*** EXTRACTED TEXT ***
I LOVE this. It’s heartfelt and beautiful, and anyone who is offended by it has issues. 🙂 (No one who matters will be.)
Nicola, I LOVE that!
My fiance and I have been living together for the entire duration of our relationship (literally!) and most every one of our family and friends knows this. They, also, know that we are paying for the wedding ourselves.
We have all of the “new house” stuff we will ever need…with the exception of the house. We have mentioned to a few relatives the idea of coming up with some kind of wording (like yours) that will state that we are saving up to purchase a home of our own to start our new life together. While our families know this is the “practical” approach, there still are a few eyebrows raised. Not because it’s necessarily in bad taste to them, but they don’t understand it since it’s not the traditional way to go about things.
I may have to borrow your wording and tweak it for my own Registry notes for the invites. 😉
Honestly, as I see it, it is in no way rude to *give* cash. Giving a gift is at the discretion of the giver – including what that gift is. I simply reject a ‘tradition’ (heh) that says that gifts have to be a certain thing. They should be whatever you want!
The bigger debate, honestly (and the debate that I think Offbeat Bride should cover…as it’s more of an issue) is whether *asking* for cash is acceptable.
I’m on the side of “no, it’s not”, but apply that rule to only one person: me (and possibly anyone who actively seeks out my advice on the topic). Giving cash is fine, but going out of your way to say “cash please” (in ANY form, including a “cute” poem) gives me the heebie-jeebies. For me. As in I’d never do it. I wouldn’t judge someone else who did it and probably would give them cash as requested.
But then, I’ve mentioned that one side of my family is Armenian. Another side is Old Straight-Laced New Englander. For us, even announcing a registry (including registry cards in invitations) is a big fat no-no. (But, again, I’m not going to judge someone else who does it).
Asking for gifts and expecting gifts of any kind for a wedding is bad form, though. Guests are not obligated to give any gift and you are not entitled to expect one. That is one line I do draw that if someone I knew crossed it and acted ‘entitled’ to wedding gifts, I’d re-evaluate my opinion of that person.
But as for GIVING cash gifts? Fine. Whatevs.
Himself and I agreed that we would feel kind of strange straight up asking for money, so we set up a couple small registries (REI and Amazon) for some things that we need and some things that we would love to have (camping equipment!). But we also let our mothers know (because we’re comfortable enough to give them the skinny) that what we’d prefer is cold hard cash toward a down payment on a house. That way, when they get the typical “Where are the kids registered?” question, the moms can say, “They have registries at Amazon and REI, but they’re also trying to save up money for a down payment so if its easier, cash is fine”.
Our friends Tess and Nathan had a very down-to-earth approach. They didn’t register anywhere. When people asked, they said “Thanks, but we’ve lived together for five years and we already own a house. We don’t need anything.” Many of their guests included cash and checks in the wedding cards anyway and everybody won: Tess and Nathan got some extra nest egg, and their guests got to revel in the feeling that they had gone above and beyond the couple’s expectations. They key to making this approach classy: When they said they didn’t need anything and gifts weren’t required, they MEANT it.
We did that too (we live abroad, so we had a built-in excuse, but we would’ve done it anyway). We simply registered nowhere, didn’t announce anything about gifts (our wedsite had some charities that could be donated to) and really, we got a few gift cards but mostly checks and cash.
*** End of EXTRACTED TEXT ***
*** THE DATA ***
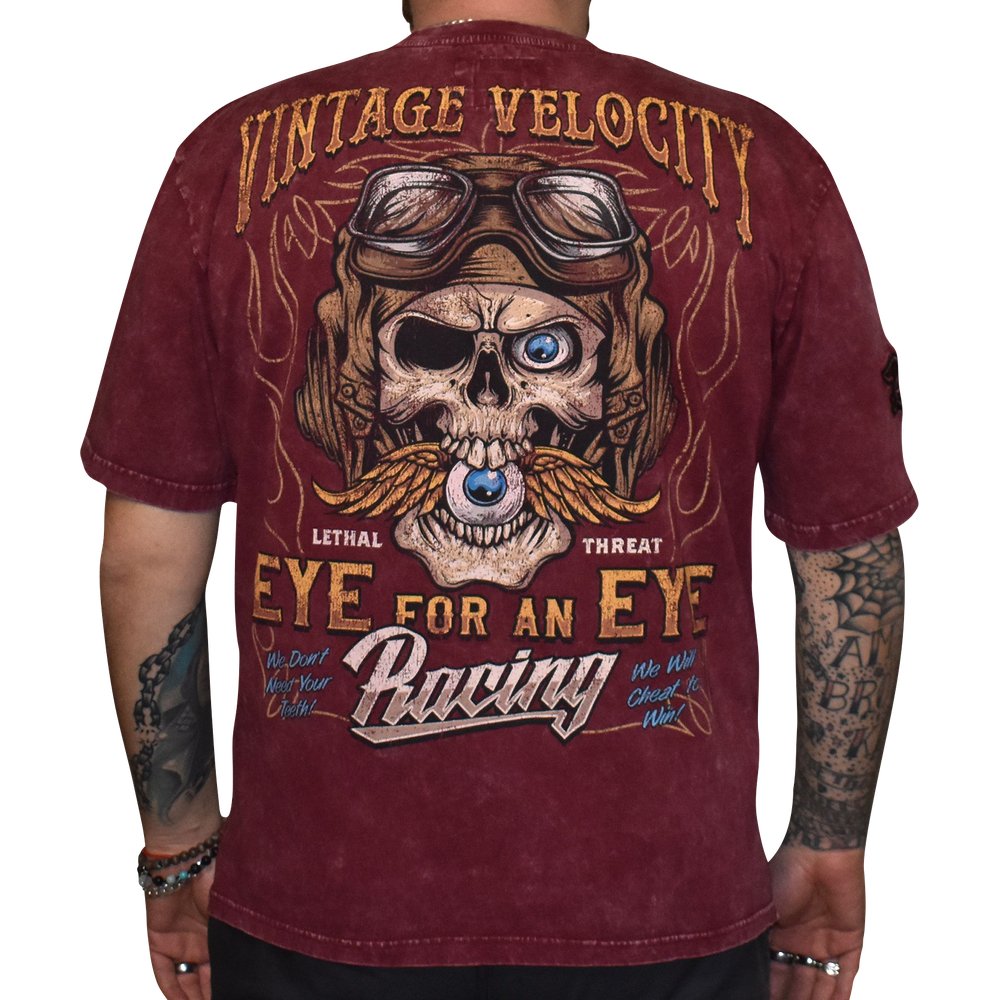 LETHAL THREAT Vintage Velocity Eye for an Eye T-Shirt - Red - 2XL VV40179XXL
*** End of THE DATA ***
■ **ASSIGNED TASK 1**
Answer these questions from the wedding-gift comments:
(a) At which two stores did the couple who felt "kind of strange straight up asking for money" set up registries?
(b) How long had Tess and Nathan lived together?
(c) What is one side of the commenter's family described as, in the comment that mentions "Old Straight-Laced New Englander"?
■ **ASSIGNED TASK 2**
Write out the passage of the wedding-gift comments between "But then, I’ve" and "of that person.", inclusive, word for word.
The listing has no connection to the wedding-gift comments.

■ **SOLUTION 1**
(a) REI and Amazon.
(b) Five years.
(c) Armenian.

■ **SOLUTION 2**
But then, I’ve mentioned that one side of my family is Armenian. Another side is Old Straight-Laced New Englander. For us, even announcing a registry (including registry cards in invitations) is a big fat no-no. (But, again, I’m not going to judge someone else who does it).
Asking for gifts and expecting gifts of any kind for a wedding is bad form, though. Guests are not obligated to give any gift and you are not entitled to expect one. That is one line I do draw that if someone I knew crossed it and acted ‘entitled’ to wedding gifts, I’d re-evaluate my opinion of that person.